Project 2 - Every Breath You Take


Visualization link

Sai Krishnan Thiruvarpu Neelakantan
Praveen Chandrasekaran
Varsha Jayaraman
Abdullah Aleem

Purpose of the project:
`I’m supposed to be in school, but instead I’m out here trying to make sure that my kids don’t grow up in a wasteland.` — Arielle Geismar, 17, An excerpt from The New York Times.
The above statement was stated by a teen student from Manhattan concerning the Climate Change. When many such youngsters took to the roads on March the sixteenth, concerned about their progeny at such a young age, we know that something is really not going the way it should. Today, Climate Change is an impending doom that we are facing collectively. It is not something that we can afford to be negligent or ignorant about.
But, is it just a myth? Are we really doomed? Where's the proof? If true, how do we go about it? What do we do about it? WHAT DO WE KNOW ABOUT IT?
In this epoch, there's very little that we cannot do to help or change any situation for the better. This is that time, wherein we can conquer the world by just clicking a few keys on our electronic devices. But how do we use this super power to solve our crisis? By studying data, by drawing meaningful patterns from it, by infering a sequence of events correlating a consequence which could serve as a forewarning to us, thus saving millions in terms of nature and other resources.
This is precisely what we aim to do with our Project, Every Breath We Take. We have collated the Air Quality Index data of The United States of America to kickoff what could serve as a forceful reminder of where we are headed with respect to Our Existence. We have collected data regarding various attributes which correspond to the Air Quality Index such as Wind Speed, Temperature, Levels of various Pollutants in the air such as Carbon-Monoxise, Nitrous Oxide, Sulphur-Dioxide, Ozone, etc. We have analysed the trends of the above stated components over the span of the last forty years to establish a significant change in our ecosystem. We have toyed with the data from all angles and explored various means of communicating this with our Brethren.
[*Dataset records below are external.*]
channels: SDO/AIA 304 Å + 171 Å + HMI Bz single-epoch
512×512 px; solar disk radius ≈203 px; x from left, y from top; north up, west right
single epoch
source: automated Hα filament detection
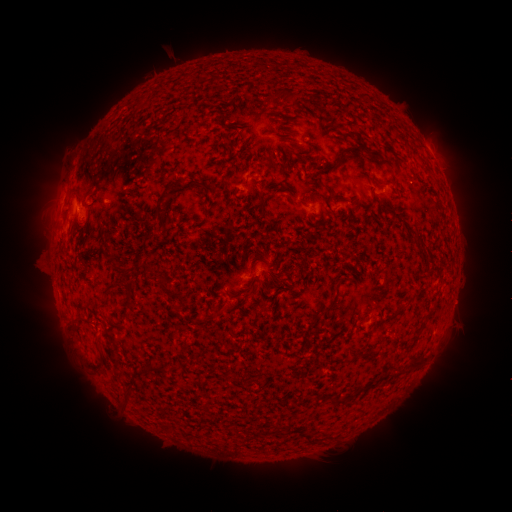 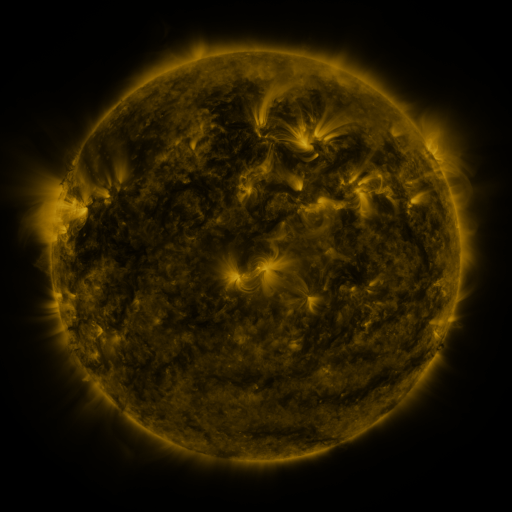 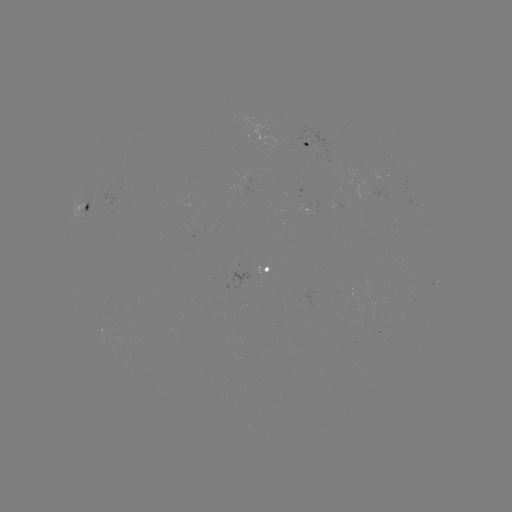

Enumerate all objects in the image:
filament: [284, 91, 298, 103]
filament: [336, 147, 360, 168]
filament: [368, 156, 393, 170]
filament: [163, 179, 184, 201]
filament: [187, 179, 213, 194]
filament: [257, 189, 266, 212]
filament: [72, 190, 83, 202]
filament: [289, 196, 300, 205]
filament: [154, 205, 168, 215]
filament: [109, 257, 129, 274]
filament: [146, 263, 167, 290]
filament: [105, 282, 117, 291]
filament: [175, 292, 186, 308]
filament: [322, 299, 338, 314]
filament: [391, 307, 402, 318]
filament: [105, 315, 119, 327]
filament: [91, 356, 106, 371]
filament: [407, 357, 424, 371]
filament: [151, 363, 167, 374]
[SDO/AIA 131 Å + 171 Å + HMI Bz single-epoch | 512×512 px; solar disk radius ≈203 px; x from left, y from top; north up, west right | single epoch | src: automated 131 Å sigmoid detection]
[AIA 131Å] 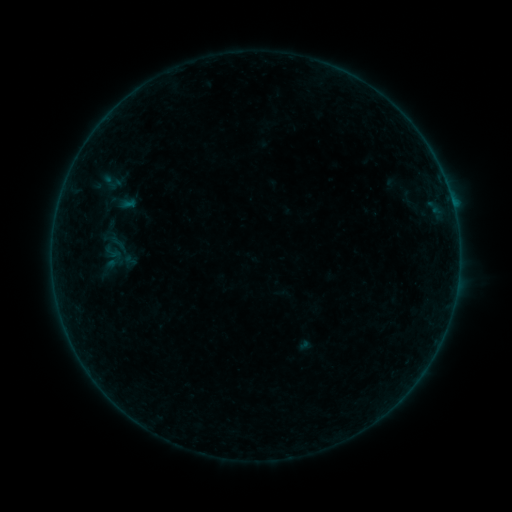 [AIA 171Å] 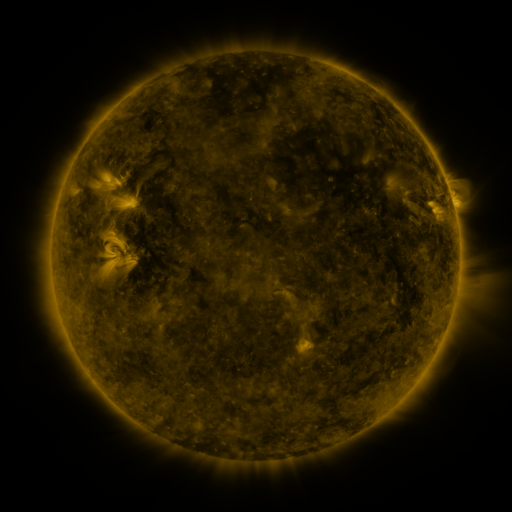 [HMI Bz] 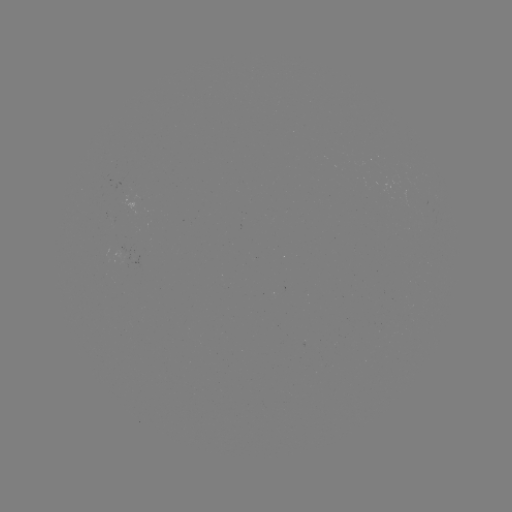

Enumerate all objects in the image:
sigmoid: (104, 171, 122, 191)
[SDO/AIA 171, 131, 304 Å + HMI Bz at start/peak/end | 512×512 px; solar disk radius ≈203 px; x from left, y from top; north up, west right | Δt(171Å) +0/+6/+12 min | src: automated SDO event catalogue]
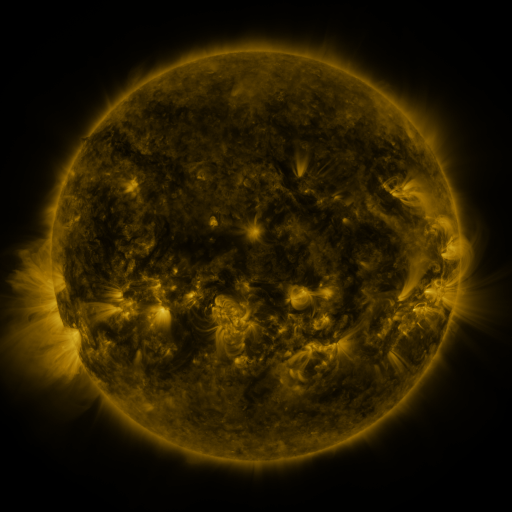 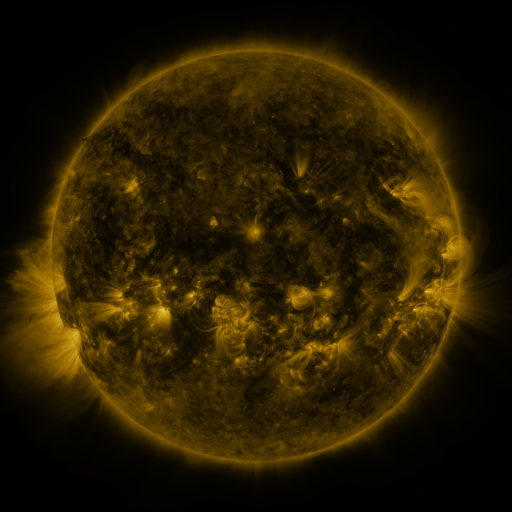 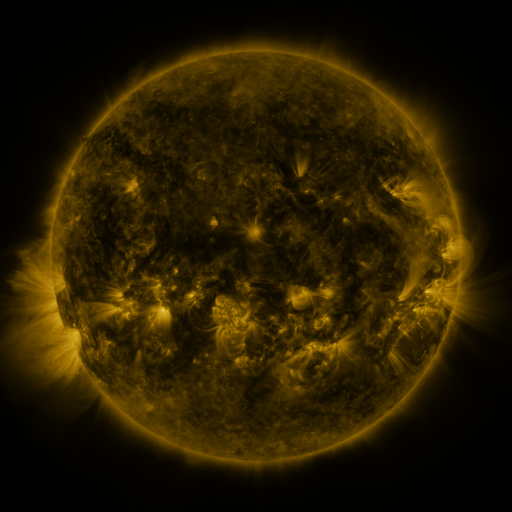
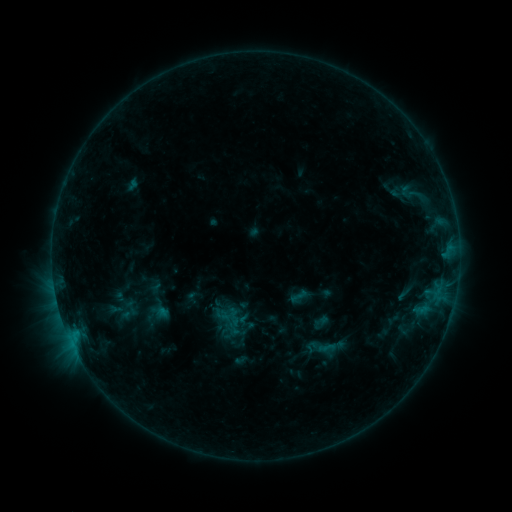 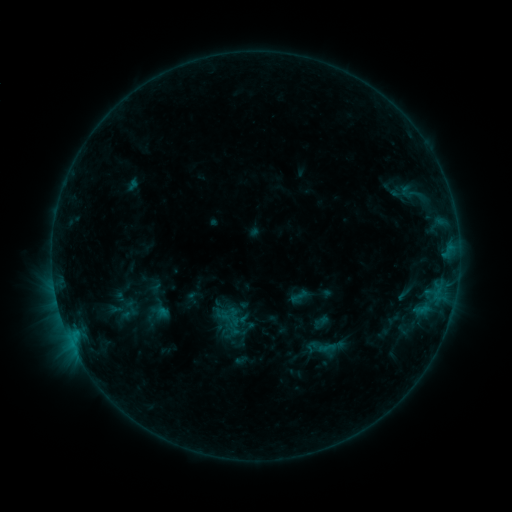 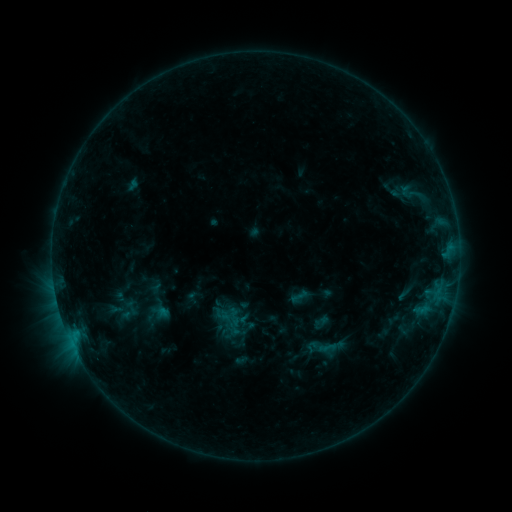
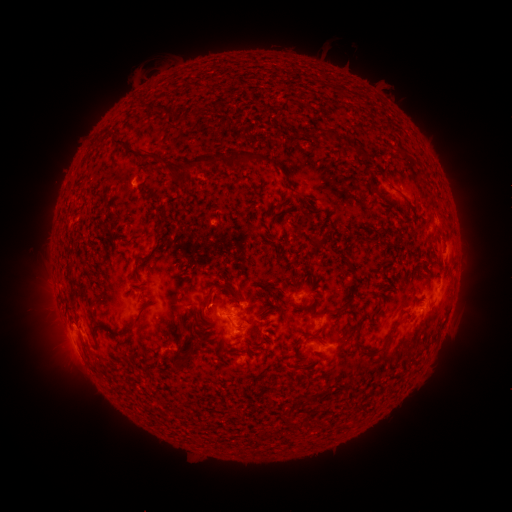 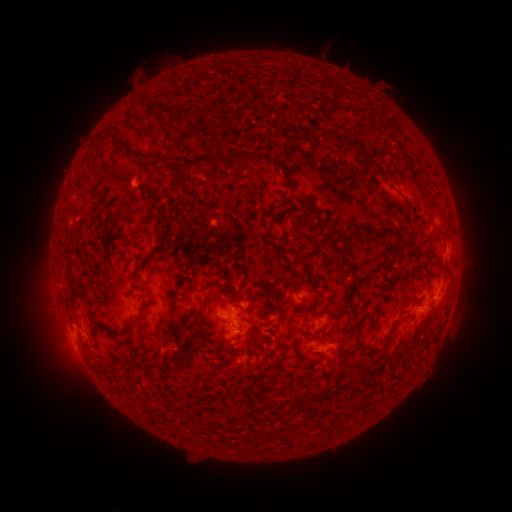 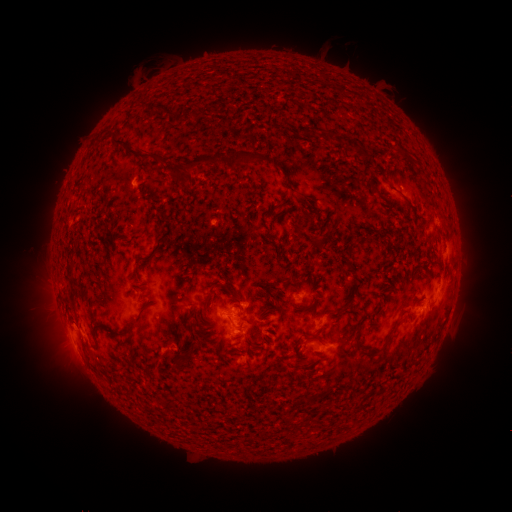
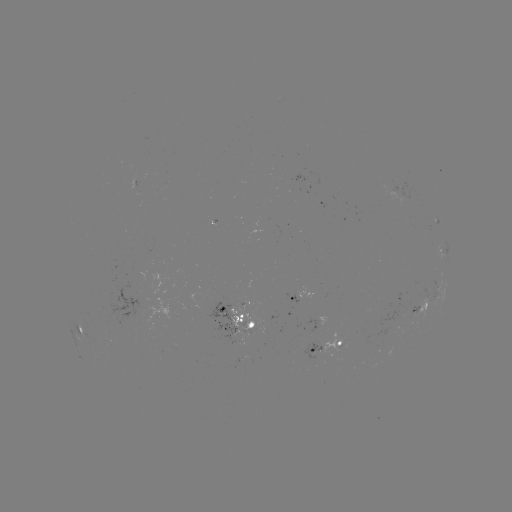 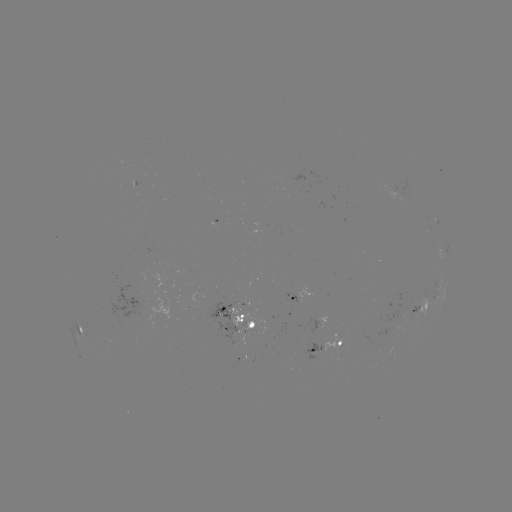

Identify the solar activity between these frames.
no flare in any classed list; no EUV-trigger detection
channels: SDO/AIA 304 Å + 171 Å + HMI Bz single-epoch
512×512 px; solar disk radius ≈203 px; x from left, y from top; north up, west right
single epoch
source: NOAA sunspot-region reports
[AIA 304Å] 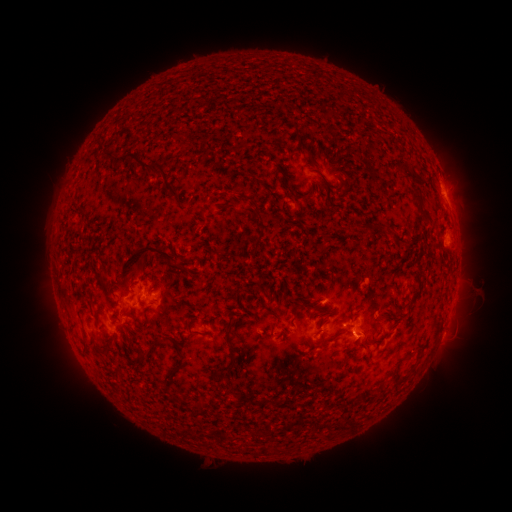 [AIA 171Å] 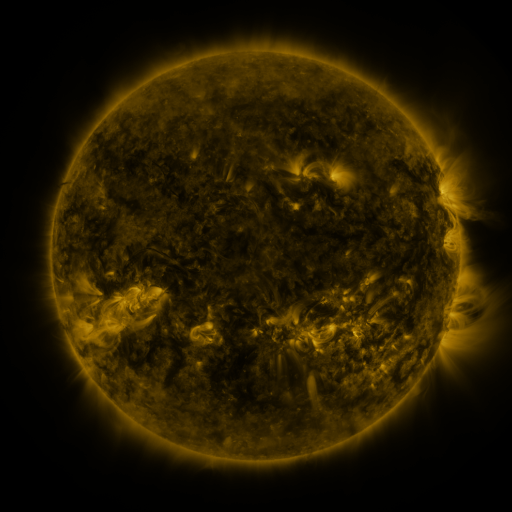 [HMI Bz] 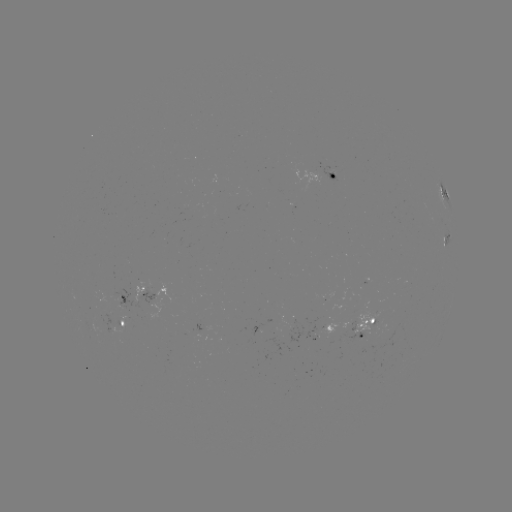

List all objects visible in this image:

The application analyses the Air Quality data for different states and counties across the US from 1990-2018. The Air Quality data has been categorized into Annual, Daily, Hourly data files. The application analyses the same data in multiple ways (Pie Chart, Bar Chart, Line Chart, HeatMap, Table) to derive insights from the changing trends over the years. Apart from analysing the Air Quality for the US, this application also analyses the Air Quality data for Hong Kong as well. We have experimented with different layouts considering user experience as well.

Once you click on the link, the application will consist of five tabs on the sidebar for navigation purposes. The detailed description of the tab functionalities are as follows.

Annual Data:
Under Annual Tab, the application enables the user to choose a year from 1990 to 2018, then a State and County (either from the default list or from the list of all state/counties)
1) The user will be able to see the AQI Category days and Pollutant Data in Pie Chart, Bar Chart, and Table format.
2) The user will then be able to see the changing trends in pollutants and AQI values over the years from 1990 to 2018. The user has the option here to choose what pollutant/Type of AQI values to plot in the line graph.
3) Then, we have these data displayed in the format of a table in terms of percentage, the user can search for a particular year.
4) The application then displays the heat map for the pollutants, this heat map displays the relative badness of the selected pollutant across the US. The user can choose the pollutant from the options to see that pollutant's effect across the US. The user has the slider to choose to rank the number of relatively badly affected counties for that pollutant. For example, if the user sets the slider to 100, then the map shows the top 100 counties that are most affected by that selected pollutant. Apart from this, the user has the option to choose the heat map color and value breaks. The user can also hover over the map to see the details of each county.
5) The same kind of heat map is given for the AQI values. The user can choose between Max AQI values, 90th Percentile, and Median AQI value for the selected year. The user also has the option to choose the color and breaks here as well.
6) The user will see a county map to show the location of that particular county in the United States.

Daily Data :
Now under Daily Data tab,
1) The user will be able to see a stacked bar chart which shows the contribution of each AQI days in percentage for each month of the selected year.
2) Then, the user can see a line chart which shows the AQI value of each day in the selected year with a major pollutant of that day.
3) Also, the user will be able to see the table of the contribution of each AQI days for each month of the selected year.

Hourly Data:
This functionality is available only for the year 2018. The user can choose any date from the date picker given in the tab. Once the user chooses the data, the application loads the list of data available for that particular date chosen (Pollutants, Wind, and Temp). From the checkboxes, the user can select any number of plots that to be plotted in the line graph to compare the pollutants along with Wind and Temperature data. The user can also choose the units in which he can view the data.

Hong Kong:
The data is available for the last 90 days for the country. The user can choose any of the dates from the data picker given. Once the user chooses a site(location), the available data for that date loads and the user can select from the checkboxes the pollutants which are to be plotted. The daily and monthly data is also plotted in the line graph for Hong Kong. Also, the user will be able to see the location of the Site chosen in a Leaflet map.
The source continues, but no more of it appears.